Small and medium-sized business owners are grappling with an unexpected surge in Business Income Tax (BIT) this year. Many find themselves struggling to meet their tax obligations, having been caught off guard by a sharp increase in their tax liabilities. The Department of Revenue and Customs (DRC) attributes this rise to business owners using their Current Deposit (CD) accounts for personal transactions, which has inflated their taxable income.

While the DRC’s rationale may hold some validity, the sudden increase in tax assessments has left many businesses in a precarious position. For instance, a shop owner who paid Nu 6,000 in taxes last year was shocked to find that his tax bill had jumped to over Nu 70,000 this year. Unable to pay the full amount upfront, he had to request an installment plan—something many other small business owners are also resorting to.

Many businessmen have raised concerns about the abrupt tax hikes. They claim that the DRC did not use their CD account transactions to assess taxes last year, making this year’s assessments a sudden and unmanageable burden. When they sought clarification, they were informed that taxes are now being determined based on the amount transferred into their CD accounts, with little room for negotiation.

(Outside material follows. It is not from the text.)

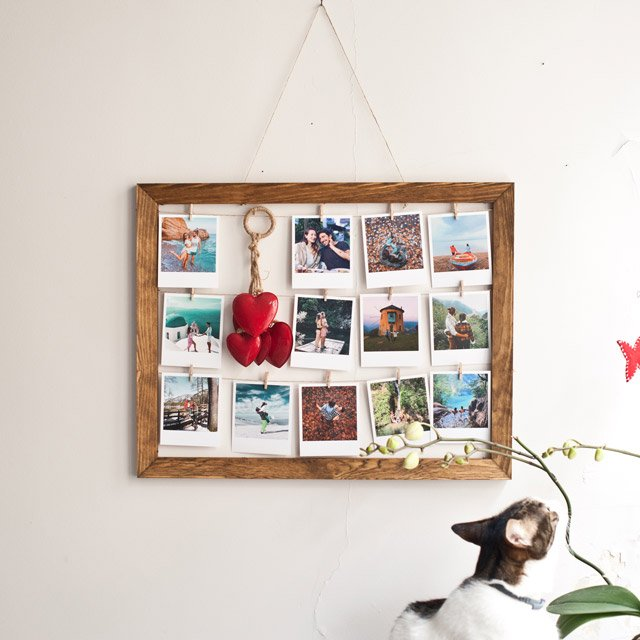 Wooden Wall Frame with Retro Prints - 20 Pcs.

The fundamental issue lies in how businesses use their CD accounts. Many small business owners argue that keeping strict financial separation between business and personal transactions is difficult. Customers often request cash withdrawals from shopkeepers’ CD accounts, and business owners sometimes transfer personal funds into these accounts to restock inventory when their business funds run low. These practical challenges make it almost impossible to maintain a completely separate business account.

The DRC, on the other hand, insists that tax assessments are based on financial transactions recorded in CD accounts. The requirement to maintain CD accounts was introduced to ensure transparency and reduce tax evasion. However, the department acknowledges that many shopkeepers continue to mix personal and business transactions, leading to inflated tax assessments.

Director-General of the DRC, Sonam Jamtsho has urged business owners to keep their personal and business transactions separate to avoid unnecessary tax burdens in the future. He also pointed out that, under the existing rules, businesses are required to pay around 30% of their profits as BIT. However, in cases where proper accounting records are unavailable, taxes are levied based on estimated income—making CD account transactions a crucial reference point for tax calculations.

While the DRC maintains that its tax policies are based on fair and accurate assessments, the sudden imposition of significantly higher taxes has put many small business owners in financial distress. If businesses had been informed well in advance about the new approach to tax estimation, they could have taken steps to adjust their financial practices accordingly.

The solution lies in better communication and collaboration between tax authorities and business owners. The DRC must ensure that businesses fully understand tax policies and provide adequate time to adjust their financial practices. At the same time, business owners must take responsibility for maintaining proper records and ensuring financial transparency.